Tra le altre cose (ma questa è una mia idea personale!) credo che L’Aquila abbia, per il futuro, una grande carta da giocare: la disponibilità di immobili. Man mano che si ricostruisce si liberano gli alloggi pensati per gli sfollati. Sarebbe bello – economicamente e culturalmente vantaggioso – convertirli in quartieri per gli studenti e, perché no, pensare a delle residenze internazionali o trasformarli in atelier. Se l’amministrazione pubblica sarà in grado di recepire un messaggio come questo allora questa città diventerà uno dei luoghi più interessanti d’Italia. L’Accademia, da parte sua, ce la sta mettendo tutta. Vedremo.  

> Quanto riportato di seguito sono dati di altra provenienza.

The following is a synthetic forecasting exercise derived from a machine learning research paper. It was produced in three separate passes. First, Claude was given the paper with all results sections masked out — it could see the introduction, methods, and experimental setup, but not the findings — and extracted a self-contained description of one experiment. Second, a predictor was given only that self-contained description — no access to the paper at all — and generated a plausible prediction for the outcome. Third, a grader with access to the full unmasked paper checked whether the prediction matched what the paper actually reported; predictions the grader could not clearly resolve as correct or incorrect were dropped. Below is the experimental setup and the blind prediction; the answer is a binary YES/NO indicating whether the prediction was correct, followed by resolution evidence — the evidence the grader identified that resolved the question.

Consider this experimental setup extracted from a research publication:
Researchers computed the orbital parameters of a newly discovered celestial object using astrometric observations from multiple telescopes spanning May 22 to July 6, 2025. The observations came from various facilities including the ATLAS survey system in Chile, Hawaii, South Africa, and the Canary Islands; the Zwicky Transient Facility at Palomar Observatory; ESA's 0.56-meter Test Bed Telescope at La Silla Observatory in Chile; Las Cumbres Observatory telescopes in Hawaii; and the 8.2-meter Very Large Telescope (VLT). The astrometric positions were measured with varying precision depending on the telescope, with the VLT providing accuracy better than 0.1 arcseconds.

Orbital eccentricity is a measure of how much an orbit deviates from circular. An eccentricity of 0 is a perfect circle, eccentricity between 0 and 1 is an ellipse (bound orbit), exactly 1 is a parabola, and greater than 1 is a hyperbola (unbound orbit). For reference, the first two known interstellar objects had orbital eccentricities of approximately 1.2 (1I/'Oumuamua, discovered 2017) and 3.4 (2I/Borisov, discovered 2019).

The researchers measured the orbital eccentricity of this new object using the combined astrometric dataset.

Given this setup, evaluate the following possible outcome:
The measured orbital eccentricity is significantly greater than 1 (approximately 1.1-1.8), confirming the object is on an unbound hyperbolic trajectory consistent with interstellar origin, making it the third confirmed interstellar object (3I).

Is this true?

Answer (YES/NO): NO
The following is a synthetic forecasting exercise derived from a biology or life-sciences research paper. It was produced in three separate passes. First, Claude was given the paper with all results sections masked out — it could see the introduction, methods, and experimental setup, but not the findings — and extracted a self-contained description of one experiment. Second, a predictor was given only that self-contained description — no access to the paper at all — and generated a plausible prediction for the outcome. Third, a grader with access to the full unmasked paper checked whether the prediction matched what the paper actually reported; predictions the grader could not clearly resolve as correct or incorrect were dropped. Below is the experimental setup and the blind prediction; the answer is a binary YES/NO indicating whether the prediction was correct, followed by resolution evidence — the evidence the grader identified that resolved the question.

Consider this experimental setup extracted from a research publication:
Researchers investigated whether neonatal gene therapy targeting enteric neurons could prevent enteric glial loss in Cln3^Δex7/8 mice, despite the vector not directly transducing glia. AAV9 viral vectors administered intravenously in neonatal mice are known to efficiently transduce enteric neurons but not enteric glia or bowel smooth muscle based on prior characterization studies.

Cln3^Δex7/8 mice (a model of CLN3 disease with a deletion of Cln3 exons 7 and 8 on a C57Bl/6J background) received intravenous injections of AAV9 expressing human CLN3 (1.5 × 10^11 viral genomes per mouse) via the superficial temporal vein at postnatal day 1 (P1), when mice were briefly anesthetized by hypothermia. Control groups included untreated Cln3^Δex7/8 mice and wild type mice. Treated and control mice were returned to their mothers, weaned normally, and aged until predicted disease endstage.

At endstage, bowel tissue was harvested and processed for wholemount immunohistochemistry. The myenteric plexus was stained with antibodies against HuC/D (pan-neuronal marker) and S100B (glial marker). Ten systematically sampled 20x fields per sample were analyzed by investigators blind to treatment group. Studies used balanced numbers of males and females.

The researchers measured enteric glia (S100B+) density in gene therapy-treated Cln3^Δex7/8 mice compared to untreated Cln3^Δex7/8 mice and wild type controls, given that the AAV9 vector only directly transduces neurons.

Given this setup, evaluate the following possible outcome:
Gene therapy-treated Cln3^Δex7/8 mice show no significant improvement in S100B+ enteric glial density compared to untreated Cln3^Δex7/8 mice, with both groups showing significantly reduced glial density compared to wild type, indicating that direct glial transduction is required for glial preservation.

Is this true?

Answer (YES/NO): NO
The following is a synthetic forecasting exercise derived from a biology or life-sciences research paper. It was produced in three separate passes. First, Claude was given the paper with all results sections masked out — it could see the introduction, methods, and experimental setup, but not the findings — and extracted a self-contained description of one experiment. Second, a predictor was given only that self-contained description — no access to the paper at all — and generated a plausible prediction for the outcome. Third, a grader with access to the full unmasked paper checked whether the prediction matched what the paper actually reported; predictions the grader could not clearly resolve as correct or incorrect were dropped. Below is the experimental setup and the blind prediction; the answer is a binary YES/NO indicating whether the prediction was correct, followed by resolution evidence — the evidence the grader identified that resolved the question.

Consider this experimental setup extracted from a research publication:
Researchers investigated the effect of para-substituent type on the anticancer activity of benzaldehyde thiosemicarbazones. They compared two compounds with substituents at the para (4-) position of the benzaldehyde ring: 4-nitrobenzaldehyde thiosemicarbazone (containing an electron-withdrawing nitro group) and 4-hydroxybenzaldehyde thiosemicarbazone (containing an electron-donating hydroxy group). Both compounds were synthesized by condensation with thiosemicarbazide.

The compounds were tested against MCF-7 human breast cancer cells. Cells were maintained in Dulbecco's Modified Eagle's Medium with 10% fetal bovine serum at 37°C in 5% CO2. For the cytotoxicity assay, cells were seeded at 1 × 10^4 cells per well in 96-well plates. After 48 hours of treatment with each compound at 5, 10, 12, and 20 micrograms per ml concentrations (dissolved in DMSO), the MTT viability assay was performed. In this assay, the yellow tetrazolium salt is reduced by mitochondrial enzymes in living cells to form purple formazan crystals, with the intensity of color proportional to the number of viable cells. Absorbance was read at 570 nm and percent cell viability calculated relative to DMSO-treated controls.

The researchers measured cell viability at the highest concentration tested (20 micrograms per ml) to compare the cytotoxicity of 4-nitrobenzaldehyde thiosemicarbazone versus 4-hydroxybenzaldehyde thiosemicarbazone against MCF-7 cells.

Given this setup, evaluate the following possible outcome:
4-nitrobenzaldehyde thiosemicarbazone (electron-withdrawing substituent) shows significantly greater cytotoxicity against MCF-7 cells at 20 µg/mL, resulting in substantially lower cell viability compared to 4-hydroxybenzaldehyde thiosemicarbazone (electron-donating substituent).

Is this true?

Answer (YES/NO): NO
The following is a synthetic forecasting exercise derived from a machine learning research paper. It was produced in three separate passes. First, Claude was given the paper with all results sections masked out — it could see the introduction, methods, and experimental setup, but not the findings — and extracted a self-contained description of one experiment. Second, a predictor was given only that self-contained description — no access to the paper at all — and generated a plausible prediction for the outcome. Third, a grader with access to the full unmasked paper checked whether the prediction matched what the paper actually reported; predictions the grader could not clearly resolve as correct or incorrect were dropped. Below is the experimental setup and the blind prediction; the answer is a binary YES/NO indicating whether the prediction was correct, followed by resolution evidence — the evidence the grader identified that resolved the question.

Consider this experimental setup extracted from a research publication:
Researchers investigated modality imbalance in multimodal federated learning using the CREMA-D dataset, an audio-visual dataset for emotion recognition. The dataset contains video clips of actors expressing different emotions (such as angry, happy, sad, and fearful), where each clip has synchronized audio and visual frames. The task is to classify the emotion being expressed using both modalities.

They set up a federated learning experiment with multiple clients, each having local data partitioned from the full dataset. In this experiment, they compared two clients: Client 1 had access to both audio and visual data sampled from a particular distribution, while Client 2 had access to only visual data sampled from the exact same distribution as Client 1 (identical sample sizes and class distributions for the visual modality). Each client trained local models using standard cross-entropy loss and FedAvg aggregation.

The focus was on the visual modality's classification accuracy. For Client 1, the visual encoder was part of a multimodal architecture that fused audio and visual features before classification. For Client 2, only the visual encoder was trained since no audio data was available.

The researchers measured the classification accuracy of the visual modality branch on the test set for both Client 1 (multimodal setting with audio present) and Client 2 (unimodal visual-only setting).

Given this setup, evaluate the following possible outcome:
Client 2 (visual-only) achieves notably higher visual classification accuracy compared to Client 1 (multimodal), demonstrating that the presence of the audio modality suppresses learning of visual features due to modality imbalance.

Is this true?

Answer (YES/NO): YES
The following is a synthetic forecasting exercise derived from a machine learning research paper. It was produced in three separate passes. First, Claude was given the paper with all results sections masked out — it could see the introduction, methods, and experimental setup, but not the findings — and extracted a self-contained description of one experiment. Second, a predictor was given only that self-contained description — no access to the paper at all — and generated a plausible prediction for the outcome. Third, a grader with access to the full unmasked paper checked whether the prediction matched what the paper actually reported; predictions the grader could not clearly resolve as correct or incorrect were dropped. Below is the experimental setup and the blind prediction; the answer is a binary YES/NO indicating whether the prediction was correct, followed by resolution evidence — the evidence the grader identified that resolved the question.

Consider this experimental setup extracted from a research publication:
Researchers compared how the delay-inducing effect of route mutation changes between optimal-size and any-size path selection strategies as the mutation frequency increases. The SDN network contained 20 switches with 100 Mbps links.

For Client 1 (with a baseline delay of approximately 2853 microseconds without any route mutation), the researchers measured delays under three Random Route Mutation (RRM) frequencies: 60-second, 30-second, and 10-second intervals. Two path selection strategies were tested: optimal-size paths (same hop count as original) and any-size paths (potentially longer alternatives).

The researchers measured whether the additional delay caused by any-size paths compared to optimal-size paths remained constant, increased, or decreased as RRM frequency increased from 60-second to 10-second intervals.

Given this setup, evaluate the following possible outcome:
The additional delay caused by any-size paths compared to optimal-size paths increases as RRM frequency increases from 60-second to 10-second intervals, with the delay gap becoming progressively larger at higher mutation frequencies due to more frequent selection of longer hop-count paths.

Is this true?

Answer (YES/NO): NO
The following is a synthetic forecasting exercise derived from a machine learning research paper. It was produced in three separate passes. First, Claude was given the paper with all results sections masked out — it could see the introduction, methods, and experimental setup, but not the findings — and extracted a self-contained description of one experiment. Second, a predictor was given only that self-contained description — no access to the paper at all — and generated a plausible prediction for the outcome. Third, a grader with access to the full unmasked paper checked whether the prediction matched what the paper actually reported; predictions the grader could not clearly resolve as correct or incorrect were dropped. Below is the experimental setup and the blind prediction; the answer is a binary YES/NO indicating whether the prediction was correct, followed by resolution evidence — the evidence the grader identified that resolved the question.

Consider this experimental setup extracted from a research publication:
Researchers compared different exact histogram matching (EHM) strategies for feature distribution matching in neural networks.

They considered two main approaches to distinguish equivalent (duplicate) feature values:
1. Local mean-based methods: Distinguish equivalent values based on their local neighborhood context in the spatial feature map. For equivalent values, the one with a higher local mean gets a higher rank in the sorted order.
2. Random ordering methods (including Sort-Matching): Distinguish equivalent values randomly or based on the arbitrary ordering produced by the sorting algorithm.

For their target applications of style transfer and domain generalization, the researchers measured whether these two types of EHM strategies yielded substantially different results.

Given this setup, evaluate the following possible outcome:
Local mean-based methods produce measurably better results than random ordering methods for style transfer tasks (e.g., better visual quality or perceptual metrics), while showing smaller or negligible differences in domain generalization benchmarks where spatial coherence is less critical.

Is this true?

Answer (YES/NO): NO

Silvano Manganaro (Roma 1979)insegna Storia dell’Arte ed Economia dell’Arte presso l’Accademia di Belle Arti de L’Aquila. PhD presso l’Università “Sapienza” di Roma è stato redattore di “DROMEmagazine” e, attualmente, è regular contributor de “Il Giornale dell’Arte”. Segretario Generale della Fondazione VOLUME! ha curato mostre e rassegne di videoarte in gallerie e spazi “non convenzionali”, collaborando con istituzioni pubbliche e private.